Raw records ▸
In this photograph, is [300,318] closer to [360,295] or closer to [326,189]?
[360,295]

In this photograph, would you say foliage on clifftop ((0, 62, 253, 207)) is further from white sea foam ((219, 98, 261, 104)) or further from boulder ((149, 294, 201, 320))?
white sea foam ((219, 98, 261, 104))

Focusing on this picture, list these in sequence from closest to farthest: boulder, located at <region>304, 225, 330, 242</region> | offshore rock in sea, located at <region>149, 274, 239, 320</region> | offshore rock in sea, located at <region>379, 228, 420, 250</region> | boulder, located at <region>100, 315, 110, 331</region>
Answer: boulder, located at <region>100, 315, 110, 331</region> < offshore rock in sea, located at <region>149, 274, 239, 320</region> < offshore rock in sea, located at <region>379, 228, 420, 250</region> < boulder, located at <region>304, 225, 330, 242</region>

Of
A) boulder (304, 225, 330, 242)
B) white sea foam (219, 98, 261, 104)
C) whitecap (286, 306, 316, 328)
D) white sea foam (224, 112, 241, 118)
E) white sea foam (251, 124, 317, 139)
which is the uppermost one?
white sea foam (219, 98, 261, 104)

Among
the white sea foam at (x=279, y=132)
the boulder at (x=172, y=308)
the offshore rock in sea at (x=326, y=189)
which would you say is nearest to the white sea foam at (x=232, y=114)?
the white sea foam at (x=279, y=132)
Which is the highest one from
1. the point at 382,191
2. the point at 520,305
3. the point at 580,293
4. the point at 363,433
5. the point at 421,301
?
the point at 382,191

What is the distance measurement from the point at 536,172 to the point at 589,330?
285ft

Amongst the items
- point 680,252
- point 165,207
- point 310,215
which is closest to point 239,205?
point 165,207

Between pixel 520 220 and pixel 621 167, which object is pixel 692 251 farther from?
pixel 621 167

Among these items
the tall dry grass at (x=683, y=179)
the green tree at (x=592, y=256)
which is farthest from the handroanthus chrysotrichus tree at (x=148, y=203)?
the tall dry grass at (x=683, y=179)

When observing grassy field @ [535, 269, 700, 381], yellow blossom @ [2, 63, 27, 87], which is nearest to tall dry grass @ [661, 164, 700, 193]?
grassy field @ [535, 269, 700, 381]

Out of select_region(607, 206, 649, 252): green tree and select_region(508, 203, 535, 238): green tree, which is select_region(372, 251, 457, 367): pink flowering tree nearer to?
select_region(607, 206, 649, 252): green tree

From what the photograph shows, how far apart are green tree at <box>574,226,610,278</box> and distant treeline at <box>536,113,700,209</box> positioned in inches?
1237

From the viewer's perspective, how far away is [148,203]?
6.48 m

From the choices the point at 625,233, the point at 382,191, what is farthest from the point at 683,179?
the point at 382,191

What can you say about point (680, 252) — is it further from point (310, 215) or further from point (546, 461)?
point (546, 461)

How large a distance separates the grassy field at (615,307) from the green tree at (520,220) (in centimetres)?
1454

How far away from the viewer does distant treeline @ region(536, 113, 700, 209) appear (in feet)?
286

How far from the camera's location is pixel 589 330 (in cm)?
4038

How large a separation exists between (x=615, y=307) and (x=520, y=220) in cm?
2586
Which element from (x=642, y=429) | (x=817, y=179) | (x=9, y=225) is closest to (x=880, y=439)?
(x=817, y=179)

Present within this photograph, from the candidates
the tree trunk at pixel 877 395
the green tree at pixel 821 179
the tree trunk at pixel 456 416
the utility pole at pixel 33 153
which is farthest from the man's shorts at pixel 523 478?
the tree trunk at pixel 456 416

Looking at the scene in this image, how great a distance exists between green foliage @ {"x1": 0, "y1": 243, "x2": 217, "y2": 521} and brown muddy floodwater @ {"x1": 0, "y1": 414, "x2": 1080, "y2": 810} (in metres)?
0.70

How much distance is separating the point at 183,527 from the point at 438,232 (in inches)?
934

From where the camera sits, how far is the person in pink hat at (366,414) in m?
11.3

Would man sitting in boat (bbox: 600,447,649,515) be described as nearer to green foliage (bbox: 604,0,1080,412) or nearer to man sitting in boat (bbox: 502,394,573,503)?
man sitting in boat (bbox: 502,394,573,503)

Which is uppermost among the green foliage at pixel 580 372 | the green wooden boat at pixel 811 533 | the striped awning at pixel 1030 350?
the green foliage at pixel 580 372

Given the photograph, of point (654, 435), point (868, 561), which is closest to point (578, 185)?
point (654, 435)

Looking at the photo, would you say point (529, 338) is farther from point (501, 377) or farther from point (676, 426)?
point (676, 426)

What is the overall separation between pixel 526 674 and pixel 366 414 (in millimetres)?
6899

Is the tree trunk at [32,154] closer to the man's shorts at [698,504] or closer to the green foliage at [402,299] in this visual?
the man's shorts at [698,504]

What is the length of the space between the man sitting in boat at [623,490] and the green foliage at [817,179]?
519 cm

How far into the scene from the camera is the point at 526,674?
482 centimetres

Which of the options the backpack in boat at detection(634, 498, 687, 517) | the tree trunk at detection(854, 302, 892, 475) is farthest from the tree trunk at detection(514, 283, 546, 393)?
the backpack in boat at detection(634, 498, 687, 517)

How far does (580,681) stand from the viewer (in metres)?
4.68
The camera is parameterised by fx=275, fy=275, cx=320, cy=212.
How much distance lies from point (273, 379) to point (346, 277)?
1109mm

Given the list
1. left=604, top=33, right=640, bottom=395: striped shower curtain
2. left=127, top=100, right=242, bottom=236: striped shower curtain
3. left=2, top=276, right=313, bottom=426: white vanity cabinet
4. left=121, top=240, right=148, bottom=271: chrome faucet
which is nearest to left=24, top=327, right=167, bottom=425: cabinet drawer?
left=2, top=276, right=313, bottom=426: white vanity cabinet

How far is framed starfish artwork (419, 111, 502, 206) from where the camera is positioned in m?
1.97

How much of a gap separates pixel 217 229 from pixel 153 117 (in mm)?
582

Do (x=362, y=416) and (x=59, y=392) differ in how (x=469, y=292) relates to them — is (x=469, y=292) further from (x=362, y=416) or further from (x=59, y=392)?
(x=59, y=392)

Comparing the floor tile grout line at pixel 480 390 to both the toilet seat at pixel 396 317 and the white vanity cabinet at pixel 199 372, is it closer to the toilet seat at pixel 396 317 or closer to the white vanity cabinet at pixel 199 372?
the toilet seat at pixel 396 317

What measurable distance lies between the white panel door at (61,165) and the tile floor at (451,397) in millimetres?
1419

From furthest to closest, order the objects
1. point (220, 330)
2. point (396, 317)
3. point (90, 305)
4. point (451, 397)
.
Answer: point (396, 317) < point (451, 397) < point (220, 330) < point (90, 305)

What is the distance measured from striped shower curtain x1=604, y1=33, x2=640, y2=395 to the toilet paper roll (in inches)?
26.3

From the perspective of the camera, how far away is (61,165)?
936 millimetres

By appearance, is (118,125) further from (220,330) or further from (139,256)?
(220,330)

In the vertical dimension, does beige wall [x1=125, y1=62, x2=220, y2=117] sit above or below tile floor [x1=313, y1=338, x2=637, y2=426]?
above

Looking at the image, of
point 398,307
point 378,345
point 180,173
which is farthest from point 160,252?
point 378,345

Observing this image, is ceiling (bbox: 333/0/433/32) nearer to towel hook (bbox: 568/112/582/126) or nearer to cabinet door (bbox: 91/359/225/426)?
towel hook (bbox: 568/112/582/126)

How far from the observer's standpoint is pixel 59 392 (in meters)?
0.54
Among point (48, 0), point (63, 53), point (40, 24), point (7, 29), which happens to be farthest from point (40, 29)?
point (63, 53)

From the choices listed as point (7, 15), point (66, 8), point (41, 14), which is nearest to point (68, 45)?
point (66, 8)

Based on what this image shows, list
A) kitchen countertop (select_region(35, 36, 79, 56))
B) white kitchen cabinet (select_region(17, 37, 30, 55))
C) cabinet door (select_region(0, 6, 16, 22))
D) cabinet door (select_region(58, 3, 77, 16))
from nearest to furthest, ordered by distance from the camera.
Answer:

Work to do ▸ Rewrite every line of the listing above as a JSON list of strings, one string per line, omitting blank lines.

Solution to this problem ▸
[
  "In this photograph, is [300,318] closer to [360,295] or closer to [326,189]?",
  "[360,295]",
  "In this photograph, would you say foliage on clifftop ((0, 62, 253, 207)) is further from white sea foam ((219, 98, 261, 104)) or further from boulder ((149, 294, 201, 320))?",
  "white sea foam ((219, 98, 261, 104))",
  "Focusing on this picture, list these in sequence from closest to farthest: boulder, located at <region>304, 225, 330, 242</region> | offshore rock in sea, located at <region>149, 274, 239, 320</region> | offshore rock in sea, located at <region>379, 228, 420, 250</region> | boulder, located at <region>100, 315, 110, 331</region>",
  "Answer: boulder, located at <region>100, 315, 110, 331</region> < offshore rock in sea, located at <region>149, 274, 239, 320</region> < offshore rock in sea, located at <region>379, 228, 420, 250</region> < boulder, located at <region>304, 225, 330, 242</region>",
  "Of",
  "A) boulder (304, 225, 330, 242)",
  "B) white sea foam (219, 98, 261, 104)",
  "C) whitecap (286, 306, 316, 328)",
  "D) white sea foam (224, 112, 241, 118)",
  "E) white sea foam (251, 124, 317, 139)",
  "which is the uppermost one?",
  "white sea foam (219, 98, 261, 104)",
  "Among",
  "the white sea foam at (x=279, y=132)",
  "the boulder at (x=172, y=308)",
  "the offshore rock in sea at (x=326, y=189)",
  "which would you say is nearest to the white sea foam at (x=232, y=114)?",
  "the white sea foam at (x=279, y=132)",
  "Which is the highest one from",
  "1. the point at 382,191",
  "2. the point at 520,305",
  "3. the point at 580,293",
  "4. the point at 363,433",
  "5. the point at 421,301",
  "?",
  "the point at 382,191",
  "What is the distance measurement from the point at 536,172 to the point at 589,330?",
  "285ft",
  "Amongst the items",
  "- point 680,252",
  "- point 165,207",
  "- point 310,215",
  "which is closest to point 239,205?",
  "point 165,207",
  "Between pixel 520 220 and pixel 621 167, which object is pixel 692 251 farther from?",
  "pixel 621 167",
  "Among these items",
  "the tall dry grass at (x=683, y=179)",
  "the green tree at (x=592, y=256)",
  "which is farthest from the handroanthus chrysotrichus tree at (x=148, y=203)?",
  "the tall dry grass at (x=683, y=179)",
  "When observing grassy field @ [535, 269, 700, 381], yellow blossom @ [2, 63, 27, 87], which is nearest to tall dry grass @ [661, 164, 700, 193]?",
  "grassy field @ [535, 269, 700, 381]",
  "Out of select_region(607, 206, 649, 252): green tree and select_region(508, 203, 535, 238): green tree, which is select_region(372, 251, 457, 367): pink flowering tree nearer to?",
  "select_region(607, 206, 649, 252): green tree",
  "From what the photograph shows, how far apart are green tree at <box>574,226,610,278</box> and distant treeline at <box>536,113,700,209</box> positioned in inches?",
  "1237",
  "From the viewer's perspective, how far away is [148,203]?",
  "6.48 m",
  "From the choices the point at 625,233, the point at 382,191, what is farthest from the point at 683,179?",
  "the point at 382,191",
  "What can you say about point (680, 252) — is it further from point (310, 215) or further from point (546, 461)?",
  "point (546, 461)",
  "How large a distance separates the grassy field at (615,307) from the green tree at (520,220) (in centimetres)?",
  "1454",
  "How far away from the viewer does distant treeline @ region(536, 113, 700, 209) appear (in feet)?",
  "286",
  "How far from the camera's location is pixel 589 330 (in cm)?",
  "4038",
  "How large a separation exists between (x=615, y=307) and (x=520, y=220) in cm?",
  "2586",
  "Which element from (x=642, y=429) | (x=817, y=179) | (x=9, y=225) is closest to (x=880, y=439)?",
  "(x=817, y=179)",
  "Present within this photograph, from the candidates",
  "the tree trunk at pixel 877 395",
  "the green tree at pixel 821 179",
  "the tree trunk at pixel 456 416",
  "the utility pole at pixel 33 153",
  "which is farthest from the man's shorts at pixel 523 478?",
  "the tree trunk at pixel 456 416",
  "Looking at the scene in this image, how great a distance exists between green foliage @ {\"x1\": 0, \"y1\": 243, \"x2\": 217, \"y2\": 521} and brown muddy floodwater @ {\"x1\": 0, \"y1\": 414, \"x2\": 1080, \"y2\": 810} (in metres)?",
  "0.70",
  "How much distance is separating the point at 183,527 from the point at 438,232 (in inches)?",
  "934",
  "From where the camera sits, how far is the person in pink hat at (366,414) in m?",
  "11.3",
  "Would man sitting in boat (bbox: 600,447,649,515) be described as nearer to green foliage (bbox: 604,0,1080,412) or nearer to man sitting in boat (bbox: 502,394,573,503)?",
  "man sitting in boat (bbox: 502,394,573,503)",
  "Which is uppermost among the green foliage at pixel 580 372 | the green wooden boat at pixel 811 533 | the striped awning at pixel 1030 350?",
  "the green foliage at pixel 580 372",
  "Given the photograph, of point (654, 435), point (868, 561), which is closest to point (578, 185)?",
  "point (654, 435)",
  "Looking at the photo, would you say point (529, 338) is farther from point (501, 377) or farther from point (676, 426)?",
  "point (676, 426)",
  "What is the overall separation between pixel 526 674 and pixel 366 414 (in millimetres)?",
  "6899",
  "Is the tree trunk at [32,154] closer to the man's shorts at [698,504] or closer to the green foliage at [402,299] in this visual?",
  "the man's shorts at [698,504]",
  "What is the length of the space between the man sitting in boat at [623,490] and the green foliage at [817,179]?",
  "519 cm",
  "How far into the scene from the camera is the point at 526,674?",
  "482 centimetres",
  "Which of the options the backpack in boat at detection(634, 498, 687, 517) | the tree trunk at detection(854, 302, 892, 475) is farthest from the tree trunk at detection(514, 283, 546, 393)?",
  "the backpack in boat at detection(634, 498, 687, 517)",
  "How far does (580,681) stand from the viewer (in metres)?",
  "4.68",
  "The camera is parameterised by fx=275, fy=275, cx=320, cy=212.",
  "How much distance lies from point (273, 379) to point (346, 277)?",
  "1109mm",
  "Given the list",
  "1. left=604, top=33, right=640, bottom=395: striped shower curtain",
  "2. left=127, top=100, right=242, bottom=236: striped shower curtain",
  "3. left=2, top=276, right=313, bottom=426: white vanity cabinet",
  "4. left=121, top=240, right=148, bottom=271: chrome faucet",
  "which is nearest to left=24, top=327, right=167, bottom=425: cabinet drawer?",
  "left=2, top=276, right=313, bottom=426: white vanity cabinet",
  "How far is framed starfish artwork (419, 111, 502, 206) from where the camera is positioned in m?",
  "1.97",
  "How much of a gap separates pixel 217 229 from pixel 153 117 (in mm)?",
  "582",
  "Do (x=362, y=416) and (x=59, y=392) differ in how (x=469, y=292) relates to them — is (x=469, y=292) further from (x=362, y=416) or further from (x=59, y=392)?",
  "(x=59, y=392)",
  "Comparing the floor tile grout line at pixel 480 390 to both the toilet seat at pixel 396 317 and the white vanity cabinet at pixel 199 372, is it closer to the toilet seat at pixel 396 317 or closer to the white vanity cabinet at pixel 199 372?",
  "the toilet seat at pixel 396 317",
  "What measurable distance lies between the white panel door at (61,165) and the tile floor at (451,397) in millimetres?",
  "1419",
  "From furthest to closest, order the objects",
  "1. point (220, 330)",
  "2. point (396, 317)",
  "3. point (90, 305)",
  "4. point (451, 397)",
  ".",
  "Answer: point (396, 317) < point (451, 397) < point (220, 330) < point (90, 305)",
  "What is the distance measured from striped shower curtain x1=604, y1=33, x2=640, y2=395 to the toilet paper roll (in inches)?",
  "26.3",
  "From the perspective of the camera, how far away is (61,165)?",
  "936 millimetres",
  "By appearance, is (118,125) further from (220,330) or further from (139,256)?",
  "(220,330)",
  "In the vertical dimension, does beige wall [x1=125, y1=62, x2=220, y2=117] sit above or below tile floor [x1=313, y1=338, x2=637, y2=426]?",
  "above",
  "Looking at the image, of",
  "point 398,307",
  "point 378,345",
  "point 180,173",
  "which is farthest from point 160,252?",
  "point 378,345",
  "Observing this image, is ceiling (bbox: 333/0/433/32) nearer to towel hook (bbox: 568/112/582/126) or nearer to cabinet door (bbox: 91/359/225/426)?",
  "towel hook (bbox: 568/112/582/126)",
  "How far from the observer's standpoint is pixel 59 392 (in meters)?",
  "0.54",
  "Among point (48, 0), point (63, 53), point (40, 24), point (7, 29), which happens to be farthest from point (40, 29)?",
  "point (63, 53)",
  "From the choices listed as point (7, 15), point (66, 8), point (41, 14), which is nearest to point (68, 45)?",
  "point (66, 8)",
  "Based on what this image shows, list",
  "A) kitchen countertop (select_region(35, 36, 79, 56))",
  "B) white kitchen cabinet (select_region(17, 37, 30, 55))",
  "C) cabinet door (select_region(0, 6, 16, 22))",
  "D) cabinet door (select_region(58, 3, 77, 16))",
  "from nearest to furthest, ordered by distance from the camera.",
  "Answer:"
]